Director: Christopher Nolan
Release date: 15 June 2005
Cast: Christian Bale, Michael Caine, Gary Oldman, Cillian Murphy, Katie Holmes, Morgan Freeman, Liam Neeson
Blood Diamond – This 2006 film did wonders to open the doors to an ugly and emotionless industry. Fraught with corruption and unethical trading, the diamond industry is the root cause for civil wars and terror attacks in some parts of Africa. Children are raised to fight in those wars or end up working in the mines. Leonardo DiCaprio plays Danny Archer, an ex mercenary diamond smuggler who is on the hunt for a rare red diamond in Sierra Leone. Solomon Vandy (Djimon Hounsou), a local, knows where this diamond is but insists Archer help him rescue his son and wife before he gets to know where the stone is being hidden. Blood Diamond is the type of film that changes the perspective on a glamorous, fancy and seemingly perfect world.
Director: Edward Zwick
Released: 8 December 2006
Cast: Leonardo DiCaprio, Djimon Hounsou, Jennifer Connelly
The Bourne series – Matt Damon plays Jason Bourne, a secret agent with no memory, and no idea why all these other secret agents are trying to kill him. He kills enemy agents without compunction, stomps trained assassins as if they were ants and does so while retaining a disposition as staid as effigies. Jason Bourne is too cool.

----

• [YOUR INSTRUCTIONS]: In the film excerpt, what is Danny Archer hunting for, and where?

• [DATASET RECORDS]:

----

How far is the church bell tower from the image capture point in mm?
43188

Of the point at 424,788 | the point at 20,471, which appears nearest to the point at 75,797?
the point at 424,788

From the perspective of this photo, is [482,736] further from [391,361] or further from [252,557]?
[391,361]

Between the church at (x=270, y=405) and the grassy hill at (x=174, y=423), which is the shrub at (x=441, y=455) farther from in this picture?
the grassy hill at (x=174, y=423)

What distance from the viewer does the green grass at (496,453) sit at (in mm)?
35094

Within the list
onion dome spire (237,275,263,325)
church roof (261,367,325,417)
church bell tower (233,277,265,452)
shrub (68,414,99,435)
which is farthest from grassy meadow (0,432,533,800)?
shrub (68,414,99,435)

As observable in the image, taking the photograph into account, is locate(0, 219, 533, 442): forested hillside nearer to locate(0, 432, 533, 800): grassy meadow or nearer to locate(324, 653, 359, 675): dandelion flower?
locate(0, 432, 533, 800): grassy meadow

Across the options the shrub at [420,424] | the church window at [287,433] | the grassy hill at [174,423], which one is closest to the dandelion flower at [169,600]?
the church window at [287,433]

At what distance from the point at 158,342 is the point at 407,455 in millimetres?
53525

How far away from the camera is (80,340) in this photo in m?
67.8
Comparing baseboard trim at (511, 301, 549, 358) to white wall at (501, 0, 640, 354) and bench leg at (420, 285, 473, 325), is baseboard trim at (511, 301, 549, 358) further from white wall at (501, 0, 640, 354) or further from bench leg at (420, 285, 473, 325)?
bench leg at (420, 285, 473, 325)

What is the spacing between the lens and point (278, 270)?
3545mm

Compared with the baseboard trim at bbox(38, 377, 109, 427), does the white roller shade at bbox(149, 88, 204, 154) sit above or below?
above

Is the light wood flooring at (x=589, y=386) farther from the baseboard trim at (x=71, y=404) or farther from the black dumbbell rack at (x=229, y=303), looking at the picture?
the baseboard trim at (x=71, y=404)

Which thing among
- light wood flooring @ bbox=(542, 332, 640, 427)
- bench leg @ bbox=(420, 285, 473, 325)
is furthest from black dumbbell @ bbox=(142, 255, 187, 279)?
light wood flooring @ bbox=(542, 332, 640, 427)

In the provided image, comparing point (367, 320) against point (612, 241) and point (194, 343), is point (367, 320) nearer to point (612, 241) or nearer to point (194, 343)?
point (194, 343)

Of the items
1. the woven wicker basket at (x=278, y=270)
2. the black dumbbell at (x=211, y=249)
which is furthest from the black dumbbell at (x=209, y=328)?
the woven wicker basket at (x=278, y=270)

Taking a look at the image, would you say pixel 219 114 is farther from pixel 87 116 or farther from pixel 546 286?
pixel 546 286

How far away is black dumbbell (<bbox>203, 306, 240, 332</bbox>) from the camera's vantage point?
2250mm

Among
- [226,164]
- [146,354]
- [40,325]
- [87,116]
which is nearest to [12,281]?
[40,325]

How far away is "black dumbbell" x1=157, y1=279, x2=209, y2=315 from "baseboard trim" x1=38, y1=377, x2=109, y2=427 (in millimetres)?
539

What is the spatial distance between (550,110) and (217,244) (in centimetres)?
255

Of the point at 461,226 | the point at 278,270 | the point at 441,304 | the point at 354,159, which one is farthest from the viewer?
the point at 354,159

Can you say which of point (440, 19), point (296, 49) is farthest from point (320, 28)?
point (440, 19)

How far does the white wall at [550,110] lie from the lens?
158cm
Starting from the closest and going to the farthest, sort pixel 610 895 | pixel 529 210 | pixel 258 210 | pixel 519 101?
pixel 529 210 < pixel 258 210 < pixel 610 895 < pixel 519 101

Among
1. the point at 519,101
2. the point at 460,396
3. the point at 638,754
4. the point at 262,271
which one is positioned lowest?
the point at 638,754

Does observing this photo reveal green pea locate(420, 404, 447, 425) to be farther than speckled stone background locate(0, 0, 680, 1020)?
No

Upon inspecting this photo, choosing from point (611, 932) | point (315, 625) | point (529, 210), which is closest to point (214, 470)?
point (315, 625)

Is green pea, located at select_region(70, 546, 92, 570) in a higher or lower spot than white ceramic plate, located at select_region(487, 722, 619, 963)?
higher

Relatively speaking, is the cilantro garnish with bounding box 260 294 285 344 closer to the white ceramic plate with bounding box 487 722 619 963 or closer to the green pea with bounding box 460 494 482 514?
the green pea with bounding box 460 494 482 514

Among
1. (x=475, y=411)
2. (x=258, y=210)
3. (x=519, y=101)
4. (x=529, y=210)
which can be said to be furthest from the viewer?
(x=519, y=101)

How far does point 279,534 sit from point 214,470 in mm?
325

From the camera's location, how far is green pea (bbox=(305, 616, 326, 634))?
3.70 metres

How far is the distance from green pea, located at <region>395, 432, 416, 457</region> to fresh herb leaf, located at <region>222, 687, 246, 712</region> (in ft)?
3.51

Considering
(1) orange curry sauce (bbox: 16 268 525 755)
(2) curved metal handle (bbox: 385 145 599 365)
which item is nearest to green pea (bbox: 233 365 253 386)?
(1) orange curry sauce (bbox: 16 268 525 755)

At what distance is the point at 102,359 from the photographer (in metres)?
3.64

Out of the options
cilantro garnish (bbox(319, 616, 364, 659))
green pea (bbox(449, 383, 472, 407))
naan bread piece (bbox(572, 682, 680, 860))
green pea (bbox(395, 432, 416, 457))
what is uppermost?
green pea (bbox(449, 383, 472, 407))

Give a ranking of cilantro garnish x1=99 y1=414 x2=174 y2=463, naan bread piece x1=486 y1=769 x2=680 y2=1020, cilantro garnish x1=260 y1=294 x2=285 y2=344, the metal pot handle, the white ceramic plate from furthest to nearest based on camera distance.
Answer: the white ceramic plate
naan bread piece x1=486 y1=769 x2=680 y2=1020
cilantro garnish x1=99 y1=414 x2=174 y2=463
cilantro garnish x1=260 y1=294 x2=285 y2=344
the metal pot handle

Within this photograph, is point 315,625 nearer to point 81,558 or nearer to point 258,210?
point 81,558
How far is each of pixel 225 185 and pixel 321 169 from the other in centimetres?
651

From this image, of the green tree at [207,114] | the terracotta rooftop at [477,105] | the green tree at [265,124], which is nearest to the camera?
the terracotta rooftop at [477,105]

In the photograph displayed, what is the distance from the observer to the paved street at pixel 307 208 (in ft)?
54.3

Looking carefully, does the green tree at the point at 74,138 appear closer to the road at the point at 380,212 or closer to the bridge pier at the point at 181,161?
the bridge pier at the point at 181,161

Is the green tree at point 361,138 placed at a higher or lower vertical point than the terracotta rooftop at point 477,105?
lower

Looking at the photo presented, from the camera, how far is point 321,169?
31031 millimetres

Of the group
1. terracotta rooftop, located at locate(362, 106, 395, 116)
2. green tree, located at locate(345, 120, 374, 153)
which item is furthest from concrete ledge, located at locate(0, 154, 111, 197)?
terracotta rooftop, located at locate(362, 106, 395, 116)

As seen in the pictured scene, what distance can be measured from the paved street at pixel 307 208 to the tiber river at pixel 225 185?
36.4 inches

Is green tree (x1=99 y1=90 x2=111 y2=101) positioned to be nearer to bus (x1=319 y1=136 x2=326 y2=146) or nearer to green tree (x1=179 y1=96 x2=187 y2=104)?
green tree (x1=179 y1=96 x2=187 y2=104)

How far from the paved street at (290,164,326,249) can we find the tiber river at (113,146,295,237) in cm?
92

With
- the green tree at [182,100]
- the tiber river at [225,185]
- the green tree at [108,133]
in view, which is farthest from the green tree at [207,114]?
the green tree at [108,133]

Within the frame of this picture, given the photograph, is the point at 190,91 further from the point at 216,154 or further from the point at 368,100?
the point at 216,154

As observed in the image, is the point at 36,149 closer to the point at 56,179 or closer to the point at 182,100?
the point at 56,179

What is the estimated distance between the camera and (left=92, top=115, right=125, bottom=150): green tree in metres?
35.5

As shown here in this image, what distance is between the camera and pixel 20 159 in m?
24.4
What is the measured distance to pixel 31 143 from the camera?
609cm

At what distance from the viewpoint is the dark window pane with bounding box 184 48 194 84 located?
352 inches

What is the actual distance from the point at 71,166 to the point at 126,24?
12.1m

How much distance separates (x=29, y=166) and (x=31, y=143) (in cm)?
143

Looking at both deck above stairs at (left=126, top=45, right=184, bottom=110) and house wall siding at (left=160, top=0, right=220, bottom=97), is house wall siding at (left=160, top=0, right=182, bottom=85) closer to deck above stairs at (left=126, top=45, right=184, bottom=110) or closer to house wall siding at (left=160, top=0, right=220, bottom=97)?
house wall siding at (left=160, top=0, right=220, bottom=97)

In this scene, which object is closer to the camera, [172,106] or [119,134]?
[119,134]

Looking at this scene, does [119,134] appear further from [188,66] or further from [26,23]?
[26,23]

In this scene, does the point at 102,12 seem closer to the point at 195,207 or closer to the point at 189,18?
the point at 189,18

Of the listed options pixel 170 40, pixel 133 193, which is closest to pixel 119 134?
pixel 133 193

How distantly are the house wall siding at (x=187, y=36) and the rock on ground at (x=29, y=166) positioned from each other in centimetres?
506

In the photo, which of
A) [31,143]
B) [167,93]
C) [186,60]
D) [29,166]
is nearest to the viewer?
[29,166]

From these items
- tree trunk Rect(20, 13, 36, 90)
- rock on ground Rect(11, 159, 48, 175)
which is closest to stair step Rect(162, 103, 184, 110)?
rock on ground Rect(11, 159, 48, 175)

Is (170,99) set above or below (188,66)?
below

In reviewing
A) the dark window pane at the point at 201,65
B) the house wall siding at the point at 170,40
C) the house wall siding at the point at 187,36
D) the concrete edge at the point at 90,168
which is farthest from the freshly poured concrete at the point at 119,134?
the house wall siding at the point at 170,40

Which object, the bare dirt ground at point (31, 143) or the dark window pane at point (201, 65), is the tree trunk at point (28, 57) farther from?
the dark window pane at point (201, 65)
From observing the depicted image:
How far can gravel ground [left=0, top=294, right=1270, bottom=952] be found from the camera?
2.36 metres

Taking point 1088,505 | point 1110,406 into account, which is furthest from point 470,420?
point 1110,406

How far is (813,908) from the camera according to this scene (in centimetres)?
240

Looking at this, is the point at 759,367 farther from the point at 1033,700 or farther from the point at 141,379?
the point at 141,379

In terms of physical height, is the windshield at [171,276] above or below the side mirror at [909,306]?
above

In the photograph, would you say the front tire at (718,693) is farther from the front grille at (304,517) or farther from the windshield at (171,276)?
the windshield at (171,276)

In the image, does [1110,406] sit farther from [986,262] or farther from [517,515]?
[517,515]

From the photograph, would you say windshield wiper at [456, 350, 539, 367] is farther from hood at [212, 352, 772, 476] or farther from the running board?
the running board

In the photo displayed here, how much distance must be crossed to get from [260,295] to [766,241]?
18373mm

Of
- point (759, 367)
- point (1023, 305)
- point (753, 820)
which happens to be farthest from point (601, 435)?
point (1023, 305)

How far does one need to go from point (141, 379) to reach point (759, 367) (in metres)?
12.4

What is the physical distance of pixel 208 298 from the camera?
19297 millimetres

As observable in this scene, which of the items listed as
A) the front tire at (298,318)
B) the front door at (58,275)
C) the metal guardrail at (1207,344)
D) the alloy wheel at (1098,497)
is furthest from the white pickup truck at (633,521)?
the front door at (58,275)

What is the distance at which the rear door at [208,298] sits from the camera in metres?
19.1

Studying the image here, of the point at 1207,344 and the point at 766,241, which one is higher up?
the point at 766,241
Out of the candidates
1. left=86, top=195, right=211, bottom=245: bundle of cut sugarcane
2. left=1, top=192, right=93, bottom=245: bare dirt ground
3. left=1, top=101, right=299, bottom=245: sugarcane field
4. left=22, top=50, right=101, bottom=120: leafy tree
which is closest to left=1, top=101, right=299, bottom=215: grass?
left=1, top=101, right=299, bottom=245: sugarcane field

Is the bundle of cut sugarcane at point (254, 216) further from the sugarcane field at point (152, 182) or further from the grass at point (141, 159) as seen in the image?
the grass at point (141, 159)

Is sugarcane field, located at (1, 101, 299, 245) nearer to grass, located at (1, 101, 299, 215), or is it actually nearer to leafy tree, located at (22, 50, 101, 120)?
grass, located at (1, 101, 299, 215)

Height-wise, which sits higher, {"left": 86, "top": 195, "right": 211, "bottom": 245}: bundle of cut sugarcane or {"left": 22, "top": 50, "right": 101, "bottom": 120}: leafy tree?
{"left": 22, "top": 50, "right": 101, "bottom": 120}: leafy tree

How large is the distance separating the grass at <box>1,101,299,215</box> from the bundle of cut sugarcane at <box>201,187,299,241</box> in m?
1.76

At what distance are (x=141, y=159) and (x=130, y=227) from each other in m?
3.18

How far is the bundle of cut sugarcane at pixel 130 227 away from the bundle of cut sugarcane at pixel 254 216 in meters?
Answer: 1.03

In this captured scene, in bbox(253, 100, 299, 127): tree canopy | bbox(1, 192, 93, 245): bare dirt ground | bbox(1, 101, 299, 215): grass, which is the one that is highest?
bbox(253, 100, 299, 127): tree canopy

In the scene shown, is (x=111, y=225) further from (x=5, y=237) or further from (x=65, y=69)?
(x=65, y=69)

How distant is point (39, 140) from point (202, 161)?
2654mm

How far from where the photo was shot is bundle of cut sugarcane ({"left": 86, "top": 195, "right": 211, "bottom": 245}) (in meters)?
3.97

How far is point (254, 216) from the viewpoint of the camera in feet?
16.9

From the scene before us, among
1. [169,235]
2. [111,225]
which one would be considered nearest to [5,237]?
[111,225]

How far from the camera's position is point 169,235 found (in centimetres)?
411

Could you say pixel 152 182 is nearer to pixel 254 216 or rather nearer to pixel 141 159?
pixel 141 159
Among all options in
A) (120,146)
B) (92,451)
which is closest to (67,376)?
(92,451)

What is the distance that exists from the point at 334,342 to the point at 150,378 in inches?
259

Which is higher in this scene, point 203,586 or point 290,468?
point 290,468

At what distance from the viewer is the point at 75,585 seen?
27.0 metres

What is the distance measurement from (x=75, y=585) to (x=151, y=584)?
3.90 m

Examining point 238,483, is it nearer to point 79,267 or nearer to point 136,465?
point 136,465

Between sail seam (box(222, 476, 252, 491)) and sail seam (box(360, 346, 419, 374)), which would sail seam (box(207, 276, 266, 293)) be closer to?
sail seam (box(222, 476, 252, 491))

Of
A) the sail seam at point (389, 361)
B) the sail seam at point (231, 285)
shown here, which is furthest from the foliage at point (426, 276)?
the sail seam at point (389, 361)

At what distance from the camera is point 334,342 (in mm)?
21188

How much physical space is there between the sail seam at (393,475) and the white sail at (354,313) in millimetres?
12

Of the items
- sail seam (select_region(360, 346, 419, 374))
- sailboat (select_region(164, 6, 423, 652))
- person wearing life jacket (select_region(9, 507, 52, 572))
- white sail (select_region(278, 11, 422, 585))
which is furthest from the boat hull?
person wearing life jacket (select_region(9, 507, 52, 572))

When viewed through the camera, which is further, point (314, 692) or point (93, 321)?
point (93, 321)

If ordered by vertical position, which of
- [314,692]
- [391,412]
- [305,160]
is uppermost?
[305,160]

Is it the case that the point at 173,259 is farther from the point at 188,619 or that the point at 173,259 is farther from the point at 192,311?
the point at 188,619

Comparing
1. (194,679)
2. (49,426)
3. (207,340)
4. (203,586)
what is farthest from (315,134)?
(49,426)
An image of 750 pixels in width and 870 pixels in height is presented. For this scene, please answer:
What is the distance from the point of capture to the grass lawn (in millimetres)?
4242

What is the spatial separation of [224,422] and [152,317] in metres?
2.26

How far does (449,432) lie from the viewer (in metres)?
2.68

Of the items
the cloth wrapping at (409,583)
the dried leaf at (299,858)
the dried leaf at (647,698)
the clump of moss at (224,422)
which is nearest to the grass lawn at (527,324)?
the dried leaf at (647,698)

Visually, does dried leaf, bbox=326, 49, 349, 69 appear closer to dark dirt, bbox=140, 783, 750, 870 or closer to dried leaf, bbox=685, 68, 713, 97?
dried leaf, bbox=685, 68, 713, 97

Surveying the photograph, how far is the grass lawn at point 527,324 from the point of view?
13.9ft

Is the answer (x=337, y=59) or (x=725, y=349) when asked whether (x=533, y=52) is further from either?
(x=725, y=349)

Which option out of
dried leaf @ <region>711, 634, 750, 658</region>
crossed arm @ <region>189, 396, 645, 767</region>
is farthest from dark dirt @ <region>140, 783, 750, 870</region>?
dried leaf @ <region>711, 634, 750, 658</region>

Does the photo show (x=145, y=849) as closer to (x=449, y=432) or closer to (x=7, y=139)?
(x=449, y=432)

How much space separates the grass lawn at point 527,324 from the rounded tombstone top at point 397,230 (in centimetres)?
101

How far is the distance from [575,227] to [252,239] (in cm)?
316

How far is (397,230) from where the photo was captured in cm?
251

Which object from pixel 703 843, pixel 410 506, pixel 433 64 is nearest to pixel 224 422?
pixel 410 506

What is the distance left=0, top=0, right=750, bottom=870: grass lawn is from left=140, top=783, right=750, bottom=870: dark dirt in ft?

----

• [REPLY]: A rare red diamond in Sierra Leone.